Witamy
Wybacz że nie odpowiem ci od razu, ale najpierw chyba musisz się zapoznać z zasadą na jakiej poduszki ratują życie/zdrowie. Na pewno nie będzie to prosta sprawa - zamontować poduszkę to jedno, ale żeby działała zgodnie ze swoim przeznaczeniem to drugie.
Poduszka powietrzna jest ściśle zgrana z napinaczem pasa - bo działa w ten sposób, że gdy czujniki wykryją uderzenie, to idzie sygnał do poduchy i do pasa i sekwencja jest następująca:
-napinacz pasa ściąga pas, tak by "wcisnąć" pasażera w fotel
-odpalana jest poduszka z olbrzymią prędkością - w momencie napełniania jest twarda jak skała, po czym momentalnie zaczyna flaczeć
-wtedy napinacz "puszcza" pasażera który ląduje na miękkiej już poduszce
To wszystko dzieje się w ułamkach sekund, jest idealnie zgrane.
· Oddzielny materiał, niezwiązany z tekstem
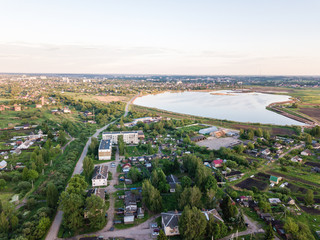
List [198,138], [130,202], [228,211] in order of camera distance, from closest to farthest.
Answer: [228,211]
[130,202]
[198,138]

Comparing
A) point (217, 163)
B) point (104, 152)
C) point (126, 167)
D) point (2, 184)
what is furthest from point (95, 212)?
point (217, 163)

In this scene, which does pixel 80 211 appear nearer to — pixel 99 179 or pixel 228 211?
pixel 99 179

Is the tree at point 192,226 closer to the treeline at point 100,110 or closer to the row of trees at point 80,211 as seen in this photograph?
the row of trees at point 80,211

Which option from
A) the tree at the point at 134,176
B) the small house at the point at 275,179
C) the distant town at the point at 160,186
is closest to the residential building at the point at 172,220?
the distant town at the point at 160,186

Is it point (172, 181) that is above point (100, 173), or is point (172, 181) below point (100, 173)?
below

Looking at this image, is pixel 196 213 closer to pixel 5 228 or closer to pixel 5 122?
pixel 5 228

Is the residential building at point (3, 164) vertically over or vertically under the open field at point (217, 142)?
over
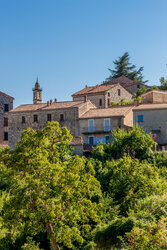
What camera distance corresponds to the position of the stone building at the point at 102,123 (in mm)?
42750

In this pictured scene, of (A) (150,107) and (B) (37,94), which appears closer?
(A) (150,107)

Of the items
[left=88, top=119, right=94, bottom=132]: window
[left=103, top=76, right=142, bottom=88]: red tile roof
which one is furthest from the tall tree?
[left=88, top=119, right=94, bottom=132]: window

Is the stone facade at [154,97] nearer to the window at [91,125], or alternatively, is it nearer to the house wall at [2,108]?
the window at [91,125]

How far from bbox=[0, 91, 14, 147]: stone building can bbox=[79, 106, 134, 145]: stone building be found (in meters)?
14.8

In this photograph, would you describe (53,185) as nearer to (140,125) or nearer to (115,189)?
(115,189)

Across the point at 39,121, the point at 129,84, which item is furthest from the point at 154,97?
the point at 39,121

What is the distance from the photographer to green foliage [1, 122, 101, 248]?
742 inches

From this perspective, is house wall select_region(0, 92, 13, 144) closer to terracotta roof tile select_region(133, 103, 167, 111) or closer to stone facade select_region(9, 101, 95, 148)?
stone facade select_region(9, 101, 95, 148)

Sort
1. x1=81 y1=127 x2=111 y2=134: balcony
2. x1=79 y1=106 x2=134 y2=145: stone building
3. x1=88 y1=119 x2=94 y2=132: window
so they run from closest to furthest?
x1=79 y1=106 x2=134 y2=145: stone building
x1=81 y1=127 x2=111 y2=134: balcony
x1=88 y1=119 x2=94 y2=132: window

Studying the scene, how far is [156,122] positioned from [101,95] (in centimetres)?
1630

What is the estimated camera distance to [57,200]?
61.9 ft

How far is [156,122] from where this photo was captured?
1630 inches

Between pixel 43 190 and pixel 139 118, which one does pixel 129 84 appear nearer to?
pixel 139 118

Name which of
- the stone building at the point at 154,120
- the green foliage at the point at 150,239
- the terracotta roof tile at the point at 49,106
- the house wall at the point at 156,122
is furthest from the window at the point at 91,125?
the green foliage at the point at 150,239
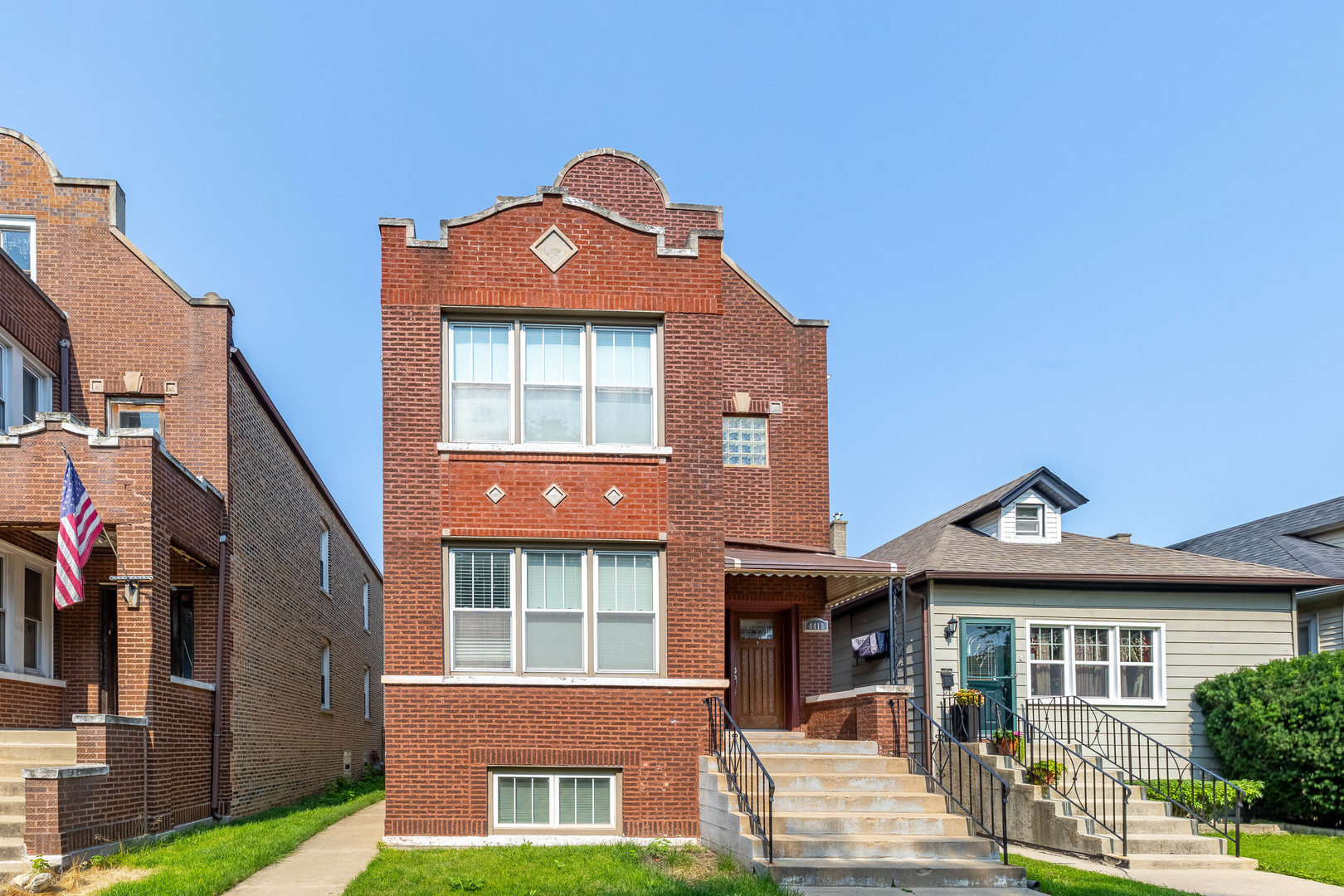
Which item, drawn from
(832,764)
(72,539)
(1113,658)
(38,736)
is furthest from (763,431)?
(38,736)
Nieraz w crashtestach za zły wynik nie odpowiada to jak się samochód poskładał, ale że manekin np został za późno chwycony w początkowej fazie lub puszczony przez pas za wcześnie/za późno w końcowej i trafił na twardą poduszkę lub zbyt miękką. Żeby było ciekawiej - jeśli masz złą pozycję za kierownicą (siedzisz za blisko lub za daleko z mocno pochylonym fotelem) to też nie spełnia ona swojego zadania prawidłowo.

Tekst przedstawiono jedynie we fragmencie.